Stored data entries
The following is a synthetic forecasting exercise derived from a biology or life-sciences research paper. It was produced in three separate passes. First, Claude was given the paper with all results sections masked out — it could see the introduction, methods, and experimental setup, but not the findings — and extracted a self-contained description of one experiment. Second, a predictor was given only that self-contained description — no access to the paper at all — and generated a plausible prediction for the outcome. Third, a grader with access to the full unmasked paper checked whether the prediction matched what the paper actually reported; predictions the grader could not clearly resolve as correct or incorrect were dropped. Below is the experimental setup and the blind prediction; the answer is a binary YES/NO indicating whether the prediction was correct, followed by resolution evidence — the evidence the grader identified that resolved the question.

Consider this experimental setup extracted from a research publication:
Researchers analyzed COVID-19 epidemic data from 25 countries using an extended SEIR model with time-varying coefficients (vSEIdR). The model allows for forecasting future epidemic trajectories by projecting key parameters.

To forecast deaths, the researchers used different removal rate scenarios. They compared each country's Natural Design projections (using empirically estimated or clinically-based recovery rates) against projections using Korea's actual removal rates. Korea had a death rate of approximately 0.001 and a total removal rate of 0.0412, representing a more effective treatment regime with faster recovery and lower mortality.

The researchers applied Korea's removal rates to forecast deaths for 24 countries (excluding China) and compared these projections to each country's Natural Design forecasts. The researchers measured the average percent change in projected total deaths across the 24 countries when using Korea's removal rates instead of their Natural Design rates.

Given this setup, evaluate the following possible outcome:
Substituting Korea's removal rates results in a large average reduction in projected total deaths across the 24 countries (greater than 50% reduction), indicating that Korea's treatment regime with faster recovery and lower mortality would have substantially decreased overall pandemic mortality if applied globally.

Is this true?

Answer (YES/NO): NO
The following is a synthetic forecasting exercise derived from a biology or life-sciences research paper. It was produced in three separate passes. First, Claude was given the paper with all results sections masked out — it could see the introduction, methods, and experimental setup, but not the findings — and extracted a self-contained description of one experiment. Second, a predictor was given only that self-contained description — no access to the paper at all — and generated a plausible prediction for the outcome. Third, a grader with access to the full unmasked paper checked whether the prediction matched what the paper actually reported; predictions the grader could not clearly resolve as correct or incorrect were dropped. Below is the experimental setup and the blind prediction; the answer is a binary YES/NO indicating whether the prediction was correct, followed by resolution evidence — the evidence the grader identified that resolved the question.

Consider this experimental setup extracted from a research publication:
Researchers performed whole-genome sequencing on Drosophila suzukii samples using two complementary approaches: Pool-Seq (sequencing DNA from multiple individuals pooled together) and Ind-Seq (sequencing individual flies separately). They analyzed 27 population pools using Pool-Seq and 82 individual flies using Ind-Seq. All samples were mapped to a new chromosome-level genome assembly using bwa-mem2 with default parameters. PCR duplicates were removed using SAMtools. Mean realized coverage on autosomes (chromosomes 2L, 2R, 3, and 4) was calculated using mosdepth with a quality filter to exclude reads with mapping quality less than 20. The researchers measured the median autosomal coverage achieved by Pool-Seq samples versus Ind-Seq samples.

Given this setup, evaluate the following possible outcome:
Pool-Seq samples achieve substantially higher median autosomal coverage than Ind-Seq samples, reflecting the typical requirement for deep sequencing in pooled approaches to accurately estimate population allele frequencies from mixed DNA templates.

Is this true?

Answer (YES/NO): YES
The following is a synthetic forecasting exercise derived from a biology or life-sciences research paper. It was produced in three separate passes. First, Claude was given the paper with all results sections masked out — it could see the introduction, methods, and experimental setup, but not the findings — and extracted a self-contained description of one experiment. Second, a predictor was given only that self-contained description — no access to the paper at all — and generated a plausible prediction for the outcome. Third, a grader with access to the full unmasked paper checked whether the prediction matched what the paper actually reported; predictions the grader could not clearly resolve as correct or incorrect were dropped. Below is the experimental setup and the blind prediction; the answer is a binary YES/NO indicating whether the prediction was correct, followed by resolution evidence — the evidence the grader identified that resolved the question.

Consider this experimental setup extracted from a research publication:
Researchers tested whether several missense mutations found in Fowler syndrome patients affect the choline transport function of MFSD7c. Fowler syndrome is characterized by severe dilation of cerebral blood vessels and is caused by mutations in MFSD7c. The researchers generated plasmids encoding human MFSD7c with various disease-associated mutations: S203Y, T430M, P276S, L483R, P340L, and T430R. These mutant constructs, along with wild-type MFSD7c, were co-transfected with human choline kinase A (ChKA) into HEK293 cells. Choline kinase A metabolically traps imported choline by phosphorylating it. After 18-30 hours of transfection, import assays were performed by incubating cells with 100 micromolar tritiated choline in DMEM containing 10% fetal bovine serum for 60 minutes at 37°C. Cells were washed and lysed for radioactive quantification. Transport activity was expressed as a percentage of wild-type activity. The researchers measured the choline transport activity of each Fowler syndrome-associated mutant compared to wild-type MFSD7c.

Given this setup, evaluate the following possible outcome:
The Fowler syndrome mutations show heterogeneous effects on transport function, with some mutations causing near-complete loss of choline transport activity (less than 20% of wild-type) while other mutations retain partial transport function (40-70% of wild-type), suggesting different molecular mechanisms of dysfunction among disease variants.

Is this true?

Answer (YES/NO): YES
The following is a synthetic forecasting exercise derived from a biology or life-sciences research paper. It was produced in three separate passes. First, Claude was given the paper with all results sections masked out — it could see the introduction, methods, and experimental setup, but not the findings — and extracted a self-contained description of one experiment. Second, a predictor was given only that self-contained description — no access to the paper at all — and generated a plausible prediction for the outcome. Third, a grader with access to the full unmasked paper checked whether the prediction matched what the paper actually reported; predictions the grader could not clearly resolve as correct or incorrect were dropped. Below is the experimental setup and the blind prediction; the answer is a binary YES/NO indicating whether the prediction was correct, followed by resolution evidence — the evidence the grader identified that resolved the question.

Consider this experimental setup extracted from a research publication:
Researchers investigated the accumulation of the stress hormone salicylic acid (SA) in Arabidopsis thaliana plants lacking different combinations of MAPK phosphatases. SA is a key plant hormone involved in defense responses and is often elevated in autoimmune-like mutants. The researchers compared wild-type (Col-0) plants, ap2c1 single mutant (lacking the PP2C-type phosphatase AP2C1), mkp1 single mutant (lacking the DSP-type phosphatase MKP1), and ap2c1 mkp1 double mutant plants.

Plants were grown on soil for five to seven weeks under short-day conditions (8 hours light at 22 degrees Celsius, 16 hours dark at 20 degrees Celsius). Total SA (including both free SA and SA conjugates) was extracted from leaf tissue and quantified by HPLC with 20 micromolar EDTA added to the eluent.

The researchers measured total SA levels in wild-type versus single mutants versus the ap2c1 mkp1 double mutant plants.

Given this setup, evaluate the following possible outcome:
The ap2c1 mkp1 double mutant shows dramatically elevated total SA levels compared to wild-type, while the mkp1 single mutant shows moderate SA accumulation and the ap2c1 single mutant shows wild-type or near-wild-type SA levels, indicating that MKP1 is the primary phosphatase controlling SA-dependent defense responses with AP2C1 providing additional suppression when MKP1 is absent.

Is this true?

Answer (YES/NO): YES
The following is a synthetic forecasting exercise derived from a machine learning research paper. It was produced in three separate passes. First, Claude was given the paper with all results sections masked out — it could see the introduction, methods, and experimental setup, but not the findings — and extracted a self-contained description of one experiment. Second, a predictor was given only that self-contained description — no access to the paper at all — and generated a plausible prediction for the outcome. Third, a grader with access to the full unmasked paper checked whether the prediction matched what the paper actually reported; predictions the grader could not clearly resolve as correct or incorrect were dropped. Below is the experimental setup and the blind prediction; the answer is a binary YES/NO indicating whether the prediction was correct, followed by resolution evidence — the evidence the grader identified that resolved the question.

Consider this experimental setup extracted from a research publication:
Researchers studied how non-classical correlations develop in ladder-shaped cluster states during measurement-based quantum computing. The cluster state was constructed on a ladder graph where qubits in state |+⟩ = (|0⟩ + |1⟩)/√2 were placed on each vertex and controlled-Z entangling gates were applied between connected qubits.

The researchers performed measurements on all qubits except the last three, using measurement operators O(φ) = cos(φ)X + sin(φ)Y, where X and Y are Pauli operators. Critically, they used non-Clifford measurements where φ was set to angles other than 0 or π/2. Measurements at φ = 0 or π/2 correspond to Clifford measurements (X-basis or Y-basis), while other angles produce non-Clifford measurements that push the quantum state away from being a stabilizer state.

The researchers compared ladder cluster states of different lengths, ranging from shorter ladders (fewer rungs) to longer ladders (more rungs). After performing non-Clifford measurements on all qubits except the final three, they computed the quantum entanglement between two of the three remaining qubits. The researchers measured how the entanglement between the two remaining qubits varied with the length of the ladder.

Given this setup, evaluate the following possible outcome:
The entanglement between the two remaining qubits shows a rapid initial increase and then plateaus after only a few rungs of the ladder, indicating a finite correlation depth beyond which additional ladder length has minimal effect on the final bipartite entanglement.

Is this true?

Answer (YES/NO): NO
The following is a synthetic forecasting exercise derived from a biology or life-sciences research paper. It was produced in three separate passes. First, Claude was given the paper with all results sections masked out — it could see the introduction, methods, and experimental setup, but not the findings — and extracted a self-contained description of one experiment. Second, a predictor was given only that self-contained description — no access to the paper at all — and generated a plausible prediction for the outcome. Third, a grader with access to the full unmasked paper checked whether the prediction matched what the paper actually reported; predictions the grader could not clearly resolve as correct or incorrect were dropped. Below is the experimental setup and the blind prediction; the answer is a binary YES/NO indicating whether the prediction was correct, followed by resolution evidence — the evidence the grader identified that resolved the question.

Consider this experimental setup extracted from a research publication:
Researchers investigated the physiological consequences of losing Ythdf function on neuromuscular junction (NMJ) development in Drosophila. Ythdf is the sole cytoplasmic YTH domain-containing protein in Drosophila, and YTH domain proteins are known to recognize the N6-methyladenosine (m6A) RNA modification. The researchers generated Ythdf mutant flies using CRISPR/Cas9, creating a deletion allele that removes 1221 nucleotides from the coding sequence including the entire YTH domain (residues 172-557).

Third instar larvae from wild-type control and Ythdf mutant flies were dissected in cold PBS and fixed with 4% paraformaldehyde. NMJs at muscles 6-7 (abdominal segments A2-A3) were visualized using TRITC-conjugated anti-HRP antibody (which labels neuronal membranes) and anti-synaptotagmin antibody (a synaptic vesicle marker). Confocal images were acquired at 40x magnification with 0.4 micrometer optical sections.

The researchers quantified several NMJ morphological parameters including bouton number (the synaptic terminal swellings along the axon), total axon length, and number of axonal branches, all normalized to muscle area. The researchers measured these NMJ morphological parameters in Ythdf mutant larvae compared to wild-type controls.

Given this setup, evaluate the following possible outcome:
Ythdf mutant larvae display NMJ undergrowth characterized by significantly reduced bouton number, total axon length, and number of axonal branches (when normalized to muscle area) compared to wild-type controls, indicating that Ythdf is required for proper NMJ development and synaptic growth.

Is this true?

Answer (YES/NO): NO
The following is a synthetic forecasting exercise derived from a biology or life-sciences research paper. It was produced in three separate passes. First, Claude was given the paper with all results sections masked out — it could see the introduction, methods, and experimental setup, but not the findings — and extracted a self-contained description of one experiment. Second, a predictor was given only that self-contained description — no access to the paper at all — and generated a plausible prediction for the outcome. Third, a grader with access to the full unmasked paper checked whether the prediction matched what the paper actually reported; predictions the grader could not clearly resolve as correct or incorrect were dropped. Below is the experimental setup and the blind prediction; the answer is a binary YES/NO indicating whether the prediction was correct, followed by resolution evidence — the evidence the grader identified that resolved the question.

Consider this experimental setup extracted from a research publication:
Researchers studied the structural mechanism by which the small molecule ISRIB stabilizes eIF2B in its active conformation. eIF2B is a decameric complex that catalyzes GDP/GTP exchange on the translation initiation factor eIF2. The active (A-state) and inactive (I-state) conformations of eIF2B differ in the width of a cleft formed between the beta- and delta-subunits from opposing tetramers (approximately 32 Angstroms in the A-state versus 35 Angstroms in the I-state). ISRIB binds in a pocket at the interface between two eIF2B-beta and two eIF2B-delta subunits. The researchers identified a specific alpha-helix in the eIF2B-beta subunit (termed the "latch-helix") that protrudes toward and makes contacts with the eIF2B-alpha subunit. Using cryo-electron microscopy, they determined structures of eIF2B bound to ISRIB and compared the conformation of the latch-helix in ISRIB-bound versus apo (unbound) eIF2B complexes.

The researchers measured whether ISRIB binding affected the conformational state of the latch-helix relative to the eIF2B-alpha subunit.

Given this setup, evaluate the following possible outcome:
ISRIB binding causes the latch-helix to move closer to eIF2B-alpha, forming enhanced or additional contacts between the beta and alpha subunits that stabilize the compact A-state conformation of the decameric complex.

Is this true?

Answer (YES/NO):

ACTION ITEM = Each line of the entries above that contains "binding" is to be copied.

SOLUTION TO THIS EXERCISE =
The researchers measured whether ISRIB binding affected the conformational state of the latch-helix relative to the eIF2B-alpha subunit.
ISRIB binding causes the latch-helix to move closer to eIF2B-alpha, forming enhanced or additional contacts between the beta and alpha subunits that stabilize the compact A-state conformation of the decameric complex.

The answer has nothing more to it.